Monday, 12 March 2007

Modelling Options

After extensive research I feel it's unfeasible to have items manufactured out of plastic since injection moulding procedures require a minimum of 5000 units. Considering that each vending unit can hold 50 balls which must form a collectable set, I will end up with less than 10 replicas of a single toy or item. The easiest way would be to make them by hand, or commission someone to do so. I'm looking into alternative materials that mimic the appearance of PVC plastic...two good options seem to be polymer clay (Fimo) and cold pottery. Examples of models made with these substances are shown below. There's also the possibility of graphical (maps, booklets, stickers), soft ('plushys', crochet, felt) toys, or altered versions of existing items.


6 comments:

ccad said...

Hi Joanna,

Don't want to sound like a damp squib, but those machines are already here albeit under a different name, Tomy. There are 4 of them outside my local costcutters, exactly the same in design and featuring collectables. I think if you are doing this, then it might be a good idea to think about what you are going to put in them to make your project totally unique. Last thing you need is someone saying 'i've seen them outside Sainsbury's!' Maybe think about the collections that adults usually aquire? Like stamps, Wedgewood, thimbles etc? As opposed to the stuff that's normally in them?

Christine

ccad said...

If you did decide to go down the road of adult collectibles, i've got tons of stamps you can have. I reckon a beautiful stamp on a tiny stock card in a ball would look cool!

Christine

Joanna said...

Hi Christine, thanks for the comments...subverting the contents of the machine is exactly what I'm planning to do! Part of the project rests on the fact that people have seen these machines in the UK (but most don't know what they're called), so it's a good way to highlight contemporary cultural dispersion (as an avid follower of japanese pop culture for the past 10 years, the extent to which it's infiltrated European culture is astounding, and very exciting).
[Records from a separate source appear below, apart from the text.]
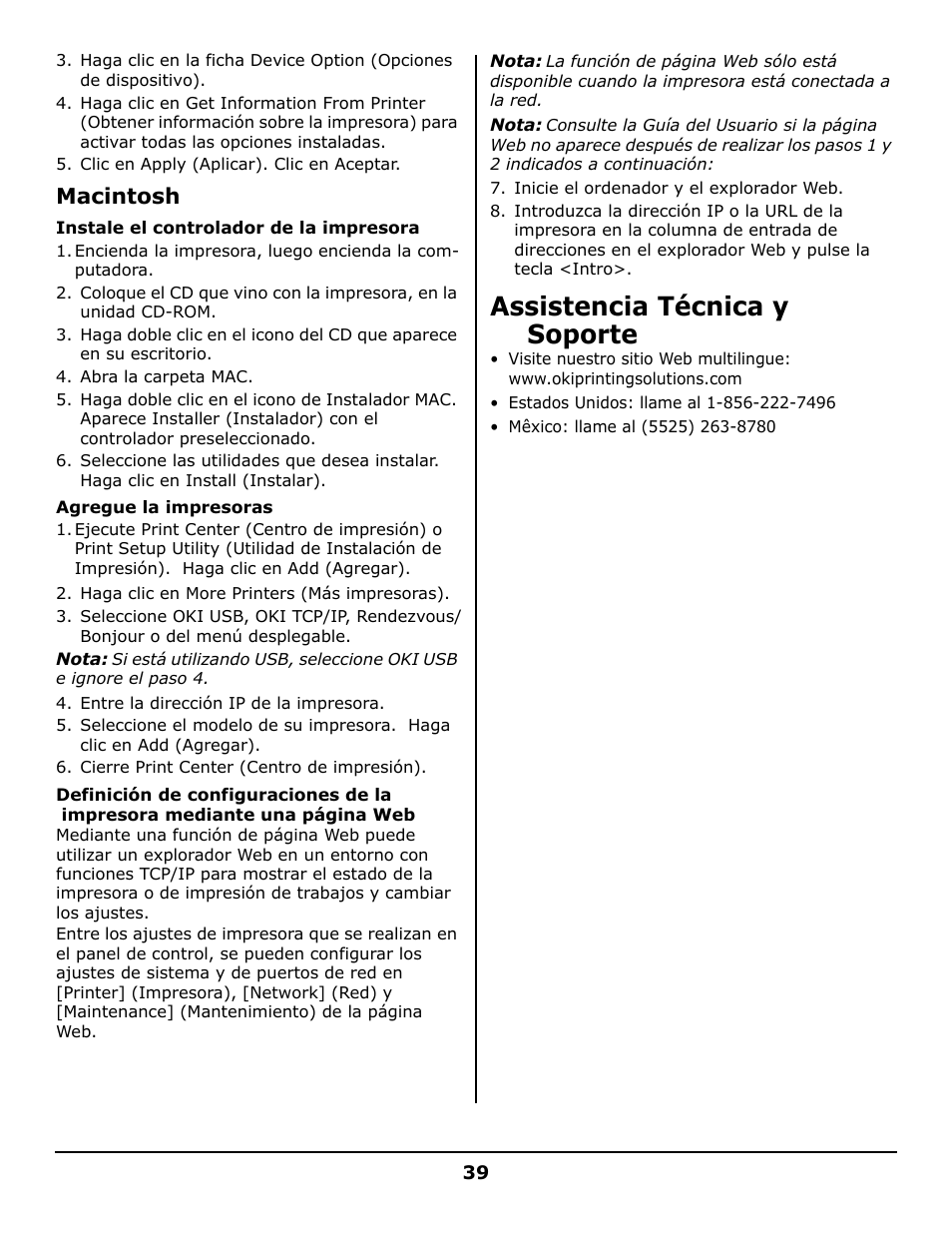 3. Haga clic en la ficha Device Option (Opciones de dispositivo).
4. Haga clic en Get Information From Printer (Obtener información sobre la impresora) para activar todas las opciones instaladas.
5. Clic en Apply (Aplicar). Clic en Aceptar.

Macintosh

Instale el controlador de la impresora
1. Encienda la impresora, luego encienda la computadora.
2. Coloque el CD que vino con la impresora, en la unidad CD-ROM.
3. Haga doble clic en el icono del CD que aparece en su escritorio.
4. Abra la carpeta MAC.
5. Haga doble clic en el icono de Instalador MAC. Aparece Installer (Instalador) con el controlador preseleccionado.
6. Seleccione las utilidades que desea instalar. Haga clic en Install (Instalar).

Agregue la impresoras
1. Ejecute Print Center (Centro de impresión) o Print Setup Utility (Utilidad de Instalación de Impresión). Haga clic en Add (Agregar).
2. Haga clic en More Printers (Más impresoras).
3. Seleccione OKI USB, OKI TCP/IP, Rendezvous/ Bonjour o del menú desplegable.
Nota: Si está utilizando USB, seleccione OKI USB e ignore el paso 4.
4. Entre la dirección IP de la impresora.
5. Seleccione el modelo de su impresora. Haga clic en Add (Agregar).
6. Cierre Print Center (Centro de impresión).

Definición de configuraciones de la impresora mediante una página Web
Mediante una función de página Web puede utilizar un explorador Web en un entorno con funciones TCP/IP para mostrar el estado de la impresora o de impresión de trabajos y cambiar los ajustes.
Entre los ajustes de impresora que se realizan en el panel de control, se pueden configurar los ajustes de sistema y de puertos de red en [Printer] (Impresora), [Network] (Red) y [Maintenance] (Mantenimiento) de la página Web.

Nota: La función de página Web sólo está disponible cuando la impresora está conectada a la red.
Nota: Consulte la Guía del Usuario si la página Web no aparece después de realizar los pasos 1 y 2 indicados a continuación:
7. Inicie el ordenador y el explorador Web.
8. Introduzca la dirección IP o la URL de la impresora en la columna de entrada de direcciones en el explorador Web y pulse la tecla <Intro>.

Assistencia Técnica y Soporte
• Visite nuestro sitio Web multilingue: www.okiprintingsolutions.com
• Estados Unidos: llame al 1-856-222-7496
• Mêxico: llame al (5525) 263-8780

39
I'm definitely won't be replicating the same sort of 'Pokemon' toys found in conventional machines. I was thinking of modelling unexpected subject matter in the expected PVC plastic style, hence looking for available techniques. I'm planning explore adult or quintessentially british collectables (the madness that is Antiques Roadshow/Bargain Hunt). ..or take it down a design route with things designers covete (design awards/software/fonts?).

Thanks so much for the stamp offer!! May just take you up on that :)!

ccad said...

Love the antiques roadshow angle, just the sort of thing you wouldn't expect inside a gashapon machine! Stamps no problem, can imagine punters desperately putting their pound coins in just to complete a set!

Christine

Joanna said...

Christine, the more I think about the stamp idea, the more I like it! There's something quite enticing about a machine filled with assorted (beautifully mounted) stamps. To make people cough up a pound I could mix in some rare ones, from Vatican City or the United Nations (may involve digging into my old stamp collection...which I haven't opened in 10 years so probably means they're destined for a better place anyway).

ccad said...

Unmounted mint is better, worth more dosh! You could break up a set and then do a tiny catalogue to show what they'e worth, just to get the punters salivating...Nigel would love it!